La Catedral de Cristo Salvador es otro símbolo de la grandeza monumental de la época de los Zares, que en 1931 chocó de pleno con la revolución comunista de Stalin, quien la mandó demoler completamente; para volver a ser reconstruida en la década de los 90.

Los amantes de las películas y libros de espías no deben perderse la visita al Museo de la Guerra Fría y sobre todo, adentrarse en un sorprendente búnker en la Plaza Roja, capaz de aguantar una explosión nuclear,  para conocer uno de los secretos mejor guardados del periodo de la Guerra Fría: el Puesto de mando “Tagansky”. Un ascensor especial de alta velocidad descenderá unos 65m (altura de un edificio de 22 pisos) para conocer el lugar de más de 7000 m2, donde diariamente trabajaban alrededor de 2.500 personas y en el que se hallaba el puesto de mando del gobierno, el control militar ruso en caso de guerra y el famoso “botón rojo”.

SAN PETERSBURGO

Esta ciudad huye del bullicio de Moscú y se respira en ella el ritmo de lo clásico, de la cultura, de la ópera, del ballet… Conocida como la Venecia del Norte, la ciudad cuenta con más de 40 islas, 60 canales y 315 puentes. Es como un Museo al aire libre, con 1.500 palacios, 300 teatros y 250 museos. Los palacios y canales confieren a esta noble ciudad una belleza eterna.

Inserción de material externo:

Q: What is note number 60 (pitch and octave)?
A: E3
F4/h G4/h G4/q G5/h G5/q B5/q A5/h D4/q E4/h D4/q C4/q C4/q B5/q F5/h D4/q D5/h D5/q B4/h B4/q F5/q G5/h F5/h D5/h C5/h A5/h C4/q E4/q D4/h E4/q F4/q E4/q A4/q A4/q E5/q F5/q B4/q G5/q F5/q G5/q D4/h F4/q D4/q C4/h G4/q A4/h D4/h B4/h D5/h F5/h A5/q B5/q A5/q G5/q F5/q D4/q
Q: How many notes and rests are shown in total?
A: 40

Los amantes del arte deben recalar en el Museo estatal de Ermitage. Uno de los mas grandes y famosos museos del Mundo con cerca de 3 millones de obras. El Ermitage fue la antigua residencia de invierno de los zares rusos durante dos siglos XVIII-XIX.

La mejor época para viajar a San Petersburgo es entre mayo y septiembre, cuando la temperatura es agradable y los días son largos. Además, en verano la ciudad cuenta con el principal atractivo de ‘Las noches blancas’, un fenómeno natural que se puede experimentar en las ciudades situadas no muy lejos de los círculos polares. Durante las noches blancas  el sol casi no se pone. San Petersburgo es un lugar único en el que este fenómeno parece casi sobrenatural. Y su arquitectura otorga a este acontecimiento un efecto mágico y único. Entre el 21 y 24 de Junio tiene lugar el “Festival de las Noches Blancas” y se puede disfrutar de representaciones de ballet clásico, ópera y música.